**Objective**
Please check the tea-rating profile below: which tea does its writer drink with milk and sugar, or a substitute?
--- start of Excerpt provided ---
I’m a mom, writer, gamer, lawyer, reader, runner, traveler, and enjoyer of life, literature, art, music, thought and kindness, in no particular order. I write fantasy and science fiction under the name J. J. Roth.

Personal biases: I drink tea without additives. If a tea needs milk or sugar to improve its flavor, its unlikely I’ll rate it high. The exception is chai, which I drink with milk/sugar or substitute. Rooibos and honeybush were my gateway drugs, but as my tastes developed they became less appealing — I still enjoy nicely done blends. I do not mix well with tulsi or yerba mate, and savory teas are more often a miss than a hit with me. I used to hate hibiscus, but I’ve turned that corner. Licorice, not so much.

Since I find others’ rating legends helpful, I added my own. But I don’t really find myself hating most things I try.

I try to rate teas in relation to others of the same type, for example, Earl Greys against other Earl Greys. But if a tea rates very high with me, it’s a stand out against all other teas I’ve tried.

95-100 A once in a lifetime experience; the best there is

90-94 Excellent; first rate; top notch; really terrific; will definitely buy more

80-89 Very good; will likely buy more

70-79 Good; would enjoy again, might buy again

60-69 Okay; wouldn’t pass up if offered, but likely won’t buy again

Below 60 Meh, so-so, iffy, or ick. The lower the number, the closer to ick.
--- end of Excerpt provided ---
--- start of Supplied information ---
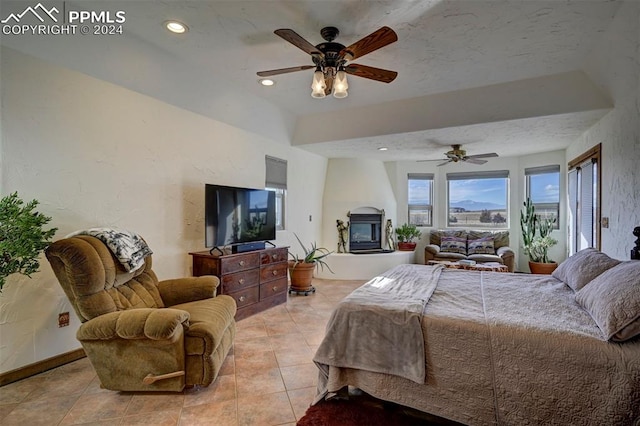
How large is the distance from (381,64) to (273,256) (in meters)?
2.59

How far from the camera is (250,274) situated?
3689 mm

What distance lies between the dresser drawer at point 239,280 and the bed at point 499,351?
68.2 inches

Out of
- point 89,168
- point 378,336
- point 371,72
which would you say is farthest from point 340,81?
point 89,168

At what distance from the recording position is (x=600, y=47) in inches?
107

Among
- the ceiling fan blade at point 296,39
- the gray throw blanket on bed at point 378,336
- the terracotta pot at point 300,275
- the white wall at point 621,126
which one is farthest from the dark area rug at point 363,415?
the terracotta pot at point 300,275

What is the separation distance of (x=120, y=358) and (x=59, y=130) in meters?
1.80

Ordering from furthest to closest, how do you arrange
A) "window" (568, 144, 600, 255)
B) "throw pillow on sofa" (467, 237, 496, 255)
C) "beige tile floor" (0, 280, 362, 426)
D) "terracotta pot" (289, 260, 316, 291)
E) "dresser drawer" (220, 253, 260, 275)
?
"throw pillow on sofa" (467, 237, 496, 255), "terracotta pot" (289, 260, 316, 291), "window" (568, 144, 600, 255), "dresser drawer" (220, 253, 260, 275), "beige tile floor" (0, 280, 362, 426)

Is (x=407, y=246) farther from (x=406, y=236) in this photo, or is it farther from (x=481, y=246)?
(x=481, y=246)

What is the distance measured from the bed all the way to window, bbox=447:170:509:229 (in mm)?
4774

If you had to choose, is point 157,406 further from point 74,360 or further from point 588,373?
point 588,373

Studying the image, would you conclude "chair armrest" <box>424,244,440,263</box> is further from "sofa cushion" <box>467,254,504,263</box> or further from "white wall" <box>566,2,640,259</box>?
"white wall" <box>566,2,640,259</box>

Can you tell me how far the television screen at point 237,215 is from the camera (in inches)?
134

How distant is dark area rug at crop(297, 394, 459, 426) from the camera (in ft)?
5.84

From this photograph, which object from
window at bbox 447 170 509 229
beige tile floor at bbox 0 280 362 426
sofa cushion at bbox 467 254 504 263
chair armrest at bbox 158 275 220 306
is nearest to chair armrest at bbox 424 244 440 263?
sofa cushion at bbox 467 254 504 263
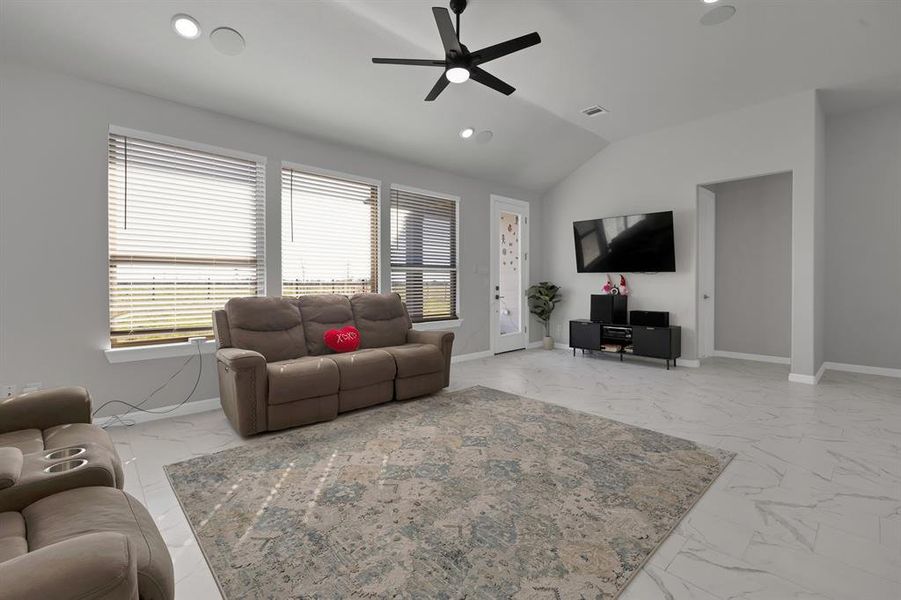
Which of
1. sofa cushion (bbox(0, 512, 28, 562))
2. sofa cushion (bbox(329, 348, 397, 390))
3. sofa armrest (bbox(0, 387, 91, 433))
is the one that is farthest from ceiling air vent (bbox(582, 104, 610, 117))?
sofa cushion (bbox(0, 512, 28, 562))

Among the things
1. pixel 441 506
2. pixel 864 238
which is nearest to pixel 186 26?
pixel 441 506

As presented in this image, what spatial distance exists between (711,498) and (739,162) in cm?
436

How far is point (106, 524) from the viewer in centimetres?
115

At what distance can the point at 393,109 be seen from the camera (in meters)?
4.27

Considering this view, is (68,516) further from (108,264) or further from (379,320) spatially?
(379,320)

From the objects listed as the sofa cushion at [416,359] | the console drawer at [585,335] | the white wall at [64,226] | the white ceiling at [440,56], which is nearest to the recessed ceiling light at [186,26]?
the white ceiling at [440,56]

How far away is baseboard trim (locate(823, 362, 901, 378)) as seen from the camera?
189 inches

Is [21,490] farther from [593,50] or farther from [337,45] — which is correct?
[593,50]

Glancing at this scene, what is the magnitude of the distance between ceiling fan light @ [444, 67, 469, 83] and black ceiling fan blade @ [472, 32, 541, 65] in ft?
0.31

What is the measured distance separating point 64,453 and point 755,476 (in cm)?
329

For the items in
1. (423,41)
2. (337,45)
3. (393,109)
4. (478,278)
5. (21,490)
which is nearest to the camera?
(21,490)

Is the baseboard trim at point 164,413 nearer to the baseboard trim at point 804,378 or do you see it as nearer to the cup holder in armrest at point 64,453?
the cup holder in armrest at point 64,453

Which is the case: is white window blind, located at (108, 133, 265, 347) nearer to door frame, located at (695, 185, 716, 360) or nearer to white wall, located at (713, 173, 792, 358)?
door frame, located at (695, 185, 716, 360)

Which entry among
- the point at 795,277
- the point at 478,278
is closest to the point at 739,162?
the point at 795,277
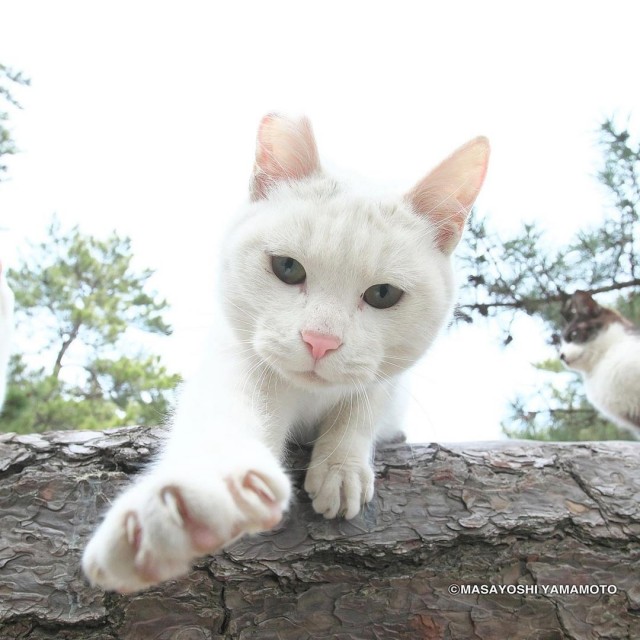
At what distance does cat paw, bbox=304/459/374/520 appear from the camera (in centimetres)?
112

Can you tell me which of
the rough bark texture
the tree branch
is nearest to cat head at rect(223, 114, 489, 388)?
the rough bark texture

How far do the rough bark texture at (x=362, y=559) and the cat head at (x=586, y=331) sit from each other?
111 centimetres

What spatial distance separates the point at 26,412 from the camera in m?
1.95

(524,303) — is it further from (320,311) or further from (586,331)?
(320,311)

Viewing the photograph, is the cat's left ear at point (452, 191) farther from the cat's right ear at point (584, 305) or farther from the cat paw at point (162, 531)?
the cat's right ear at point (584, 305)

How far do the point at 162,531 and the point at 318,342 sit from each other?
44 cm

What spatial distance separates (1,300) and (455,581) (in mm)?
1400

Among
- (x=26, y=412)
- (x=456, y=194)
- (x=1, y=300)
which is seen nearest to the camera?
(x=456, y=194)

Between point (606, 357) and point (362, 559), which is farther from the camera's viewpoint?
point (606, 357)

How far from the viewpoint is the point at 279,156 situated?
4.06ft

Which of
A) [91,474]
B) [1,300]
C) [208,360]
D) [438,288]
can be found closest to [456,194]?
[438,288]

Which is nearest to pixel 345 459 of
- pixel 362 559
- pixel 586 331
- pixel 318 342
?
pixel 362 559

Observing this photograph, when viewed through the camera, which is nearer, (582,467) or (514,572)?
(514,572)

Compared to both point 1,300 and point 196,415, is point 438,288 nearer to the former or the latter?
point 196,415
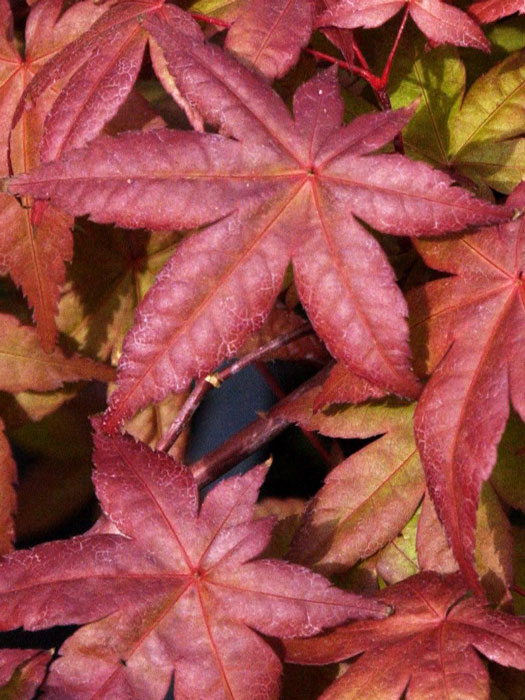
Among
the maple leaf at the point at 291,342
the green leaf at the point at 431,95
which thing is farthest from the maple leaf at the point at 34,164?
the green leaf at the point at 431,95

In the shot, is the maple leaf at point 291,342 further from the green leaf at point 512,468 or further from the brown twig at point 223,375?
the green leaf at point 512,468

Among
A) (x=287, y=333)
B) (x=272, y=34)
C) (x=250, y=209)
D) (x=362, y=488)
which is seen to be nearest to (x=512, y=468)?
(x=362, y=488)

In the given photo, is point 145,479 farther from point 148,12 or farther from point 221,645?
point 148,12

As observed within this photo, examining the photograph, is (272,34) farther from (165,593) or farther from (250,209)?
(165,593)

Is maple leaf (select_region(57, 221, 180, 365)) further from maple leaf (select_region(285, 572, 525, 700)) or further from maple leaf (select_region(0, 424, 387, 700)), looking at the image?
maple leaf (select_region(285, 572, 525, 700))

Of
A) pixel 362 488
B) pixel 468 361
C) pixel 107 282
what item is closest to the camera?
pixel 468 361

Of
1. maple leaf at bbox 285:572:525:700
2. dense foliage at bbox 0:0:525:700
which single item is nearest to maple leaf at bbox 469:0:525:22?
dense foliage at bbox 0:0:525:700
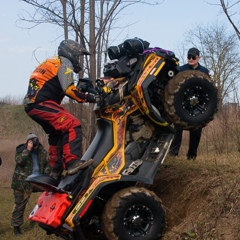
--- end of Supplied information ---
**Answer to the problem**
Chai.